Since its inception in 2009, NEoN Digital Arts Festival has consistently excelled at bringing the best in digital media, performance, sound and technology-driven arts to Dundee. From new media events in multi-storey car parks to LED dance performances on the Law Hill, via installations in some of Dundee’s oldest buildings and a now worldwide network of artists and collaborators, the festival lights up the cold November nights for seven days, and this year’s programme looks set to raise the bar even higher. Here are some highlights.
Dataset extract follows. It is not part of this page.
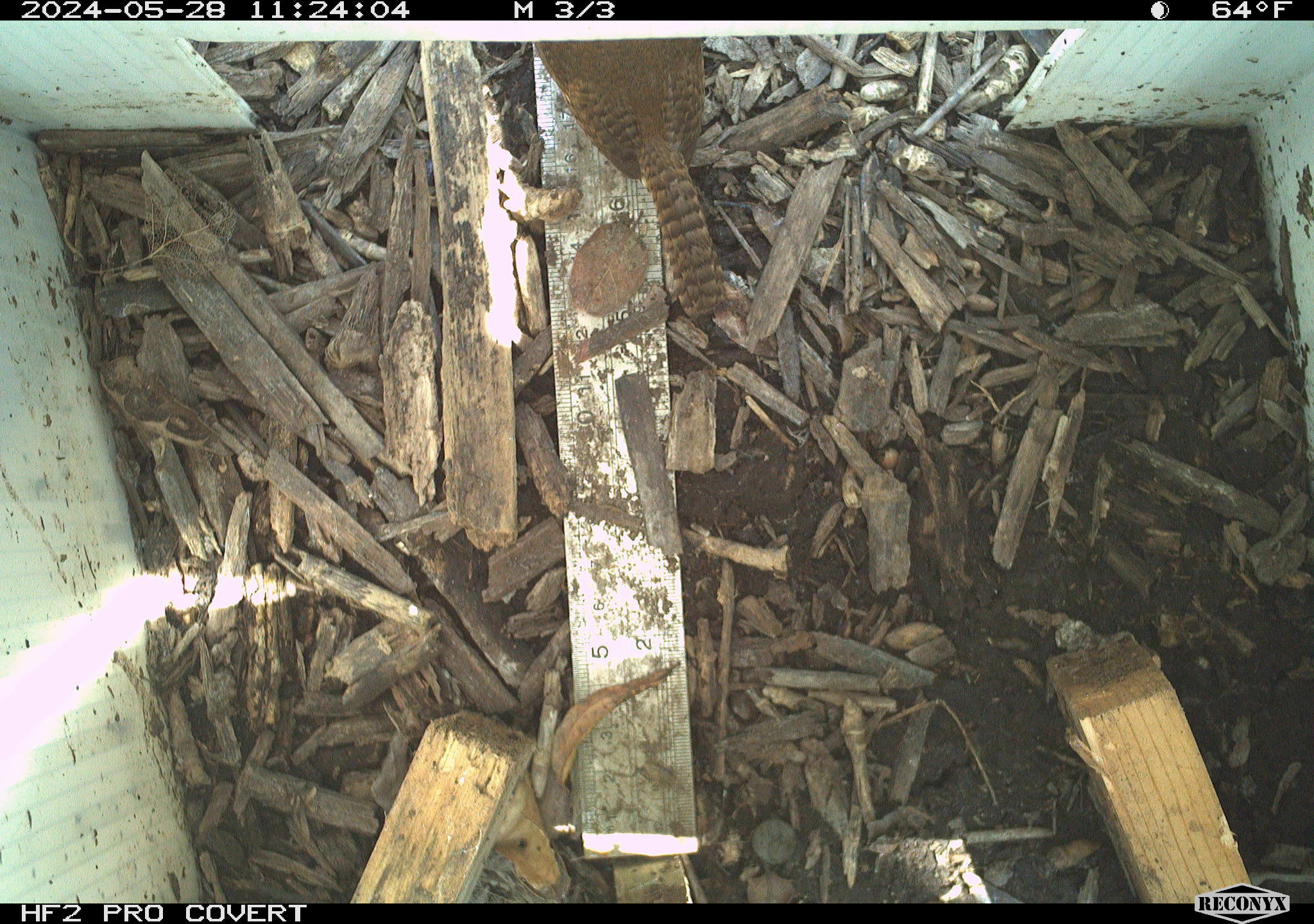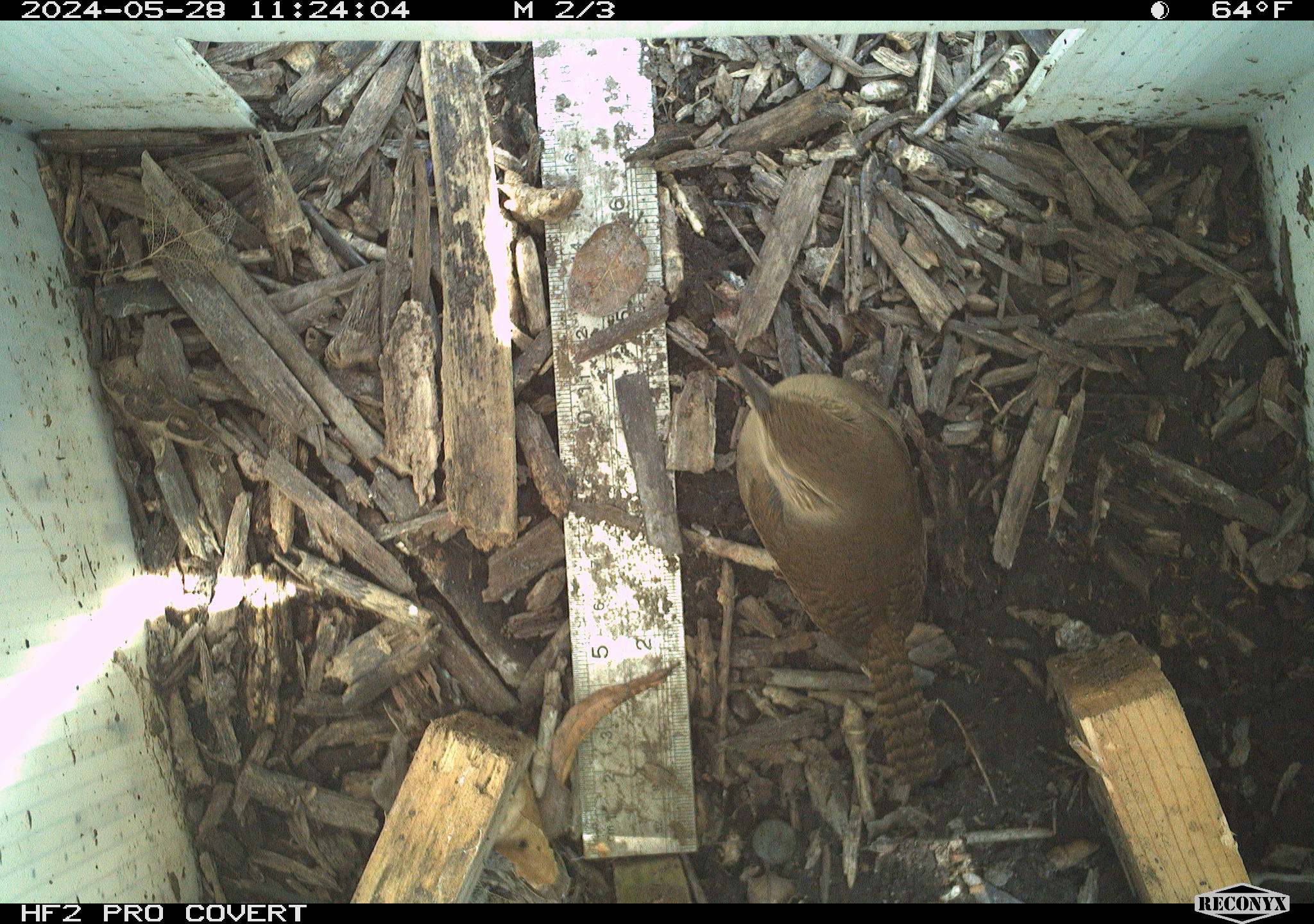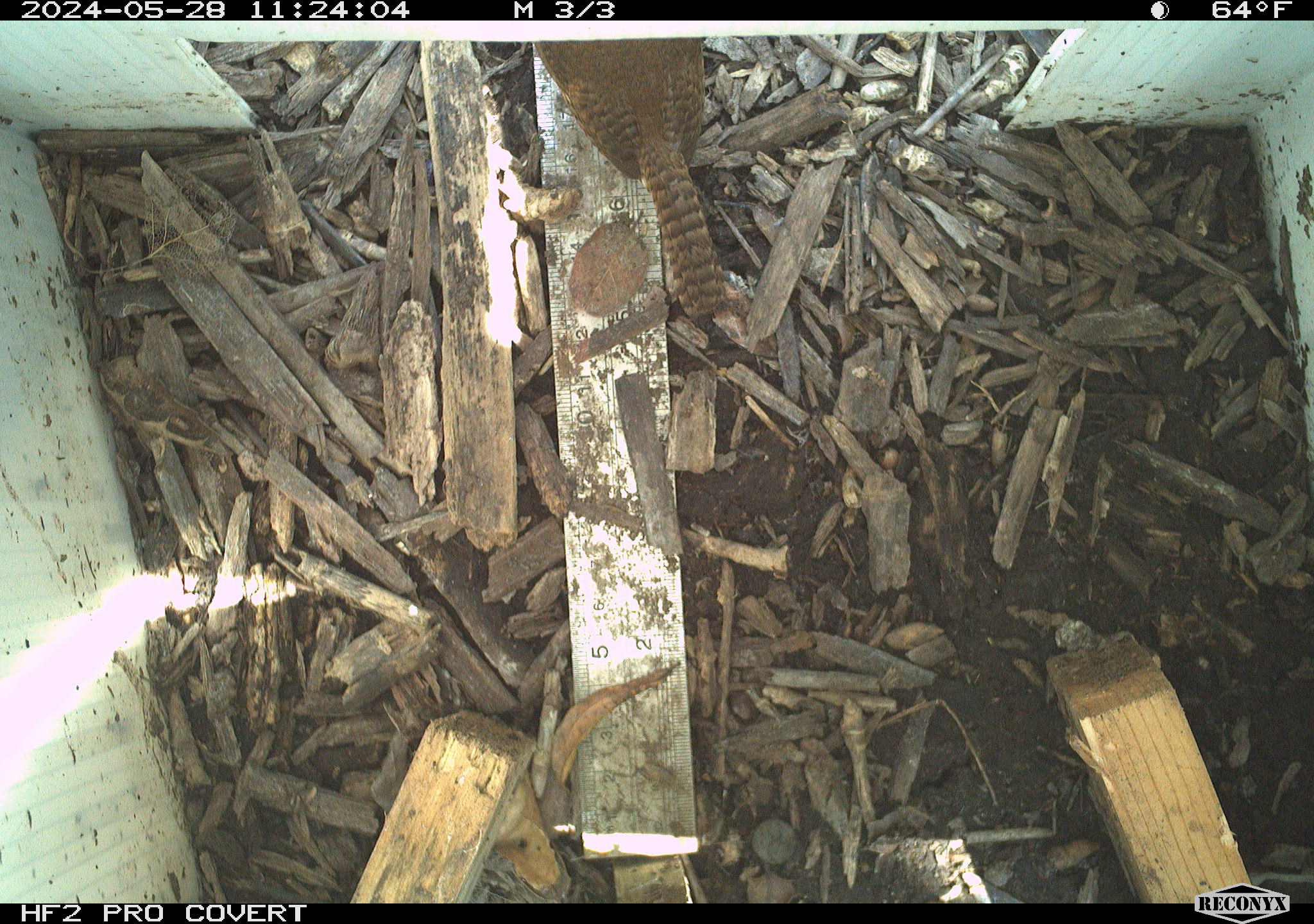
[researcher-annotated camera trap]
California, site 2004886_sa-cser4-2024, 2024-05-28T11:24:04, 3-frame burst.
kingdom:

The festival launches on Sunday 3rd November with This Much We Know – a retrospective tour through Dundee’s creative and cultural history, showing that the city’s current renaissance began with the musicians, poets, writers, actors, artists and thinkers who, through overcoming many setbacks and challenges, laid the foundations for today’s vibrant creative scene.

At Roseangle Cafe Arts on Monday 4th November, V & A at Dundee host the fourth in their series of Digital Mash events which have been crucial in helping inform the direction of the V & A at Dundee project. Led by Sophia George, a BAFTA-winner and the V & A’s first ever game designer in residence, this instalment will look at digital interpretation in the museum world, throwing light on how she is helping the V & A develop its collections and move forward in the digital sphere. Meanwhile, in the gallery space, Theatre of Noise incorporates DIY synths, projected audio-reactive visuals and clouds of haze to create an interactive, immersive sonic and visual experience that is participant-led and promises to be somewhat psychedelic.

Wet Sounds comes to NEoN on Friday 8th November after touring various international festivals including All Tomorrow’s Parties, Mutek, Elektroni(k), Scopitone, Nordic, Insomnia, Brighton Science Festival and more. An underwater listening experience, as the listener floats on the surface of the water or dives in deep, sound is perceived as if coming from inside the head, creating an ‘astonishingly immediate, inescapable’ experience, according to The Guardian. As well as the soundscape permeating the water and the vastness of the newly-opened Olympia, there will be underwater performance, lights and large scale projections completing the spectacle.

Preceding the event, Joel Cahen, the sound artist behind the concept, will host an afternoon workshop on Thursday 7th November exploring sound narratives and improvisation with the resulting work being incorporated into the soundscape of Wet Sounds. The workshop is open to all, regardless of musical/technical knowledge, and promises to be a fun afternoon of noise making, improvising, recording and experimenting.

NEoN 2013′s exhibiting artist Francesca Perona is showing some very exciting work in Liminal Cities which opens on Friday 8th November at the Hannah Maclure Centre. Incorporating soluble objects, micro-dripping systems, recycled micro-crushed concrete, 3d printing with double extrusion and paper cuts, Liminal Cities is Perona’s response to Dundee’s changing landscape and aims to trace connections between natural ecologies and manmade landscapes, and between past, present and future heritage. As well as the new work, Perona will also exhibit her interactive works from the V & A Digital Futures project which have got to be seen (and felt!) to be believed.

In keeping with previous NEoN artists, Perona will also host an open workshop on Sunday 3rd November – Liminal City Lights, which will involve participants learning how to make a simple circuit with LED lights and coin cell batteries, encased in delicate origami paper structures. The LED sculptures will then be carried by the group through the city to be planted in colourful clusters, leaving a physical light-trace of their journey and creating a one-night light show in the urban landscape.

The finale day on Saturday 3rd November starts early with Drop in and Play at Dundee Contemporary Arts from 4pm. Hosted by the prodigiously talented Quartic Llama (responsible for the award-winning Other audio game, developed in conjunction with National Theatre Scotland), Drop in and Play showcases new games made by local designers and is a great chance to ask the experts any burning questions about how to get into the business and play games you have never tried before.

The festival signs off with two major events to be held in the Vision Building on Seabraes, the first of which is Forever Falling Nowhere – a pioneering new work produced in collaboration with Smallpetitklein Dance Company alongside Digital Artists, Sound Designers and Composers based in Dundee. Showcasing motion capture, animation, projection mapping and Kinect sensor technology, the work will transform its industrial surroundings into a dazzling display of movement and interaction that promises to be very special indeed.

Following that, Yuck n Yum’s Annual General Karaoke will draw the week to a close in inimitable fashion – previous AGK’s have included dancing milk cartons, fake blood, stripping, screaming , floor rolling, drinking, smashed keyboards, women with moustaches, skeletons and of course some lovely singing too!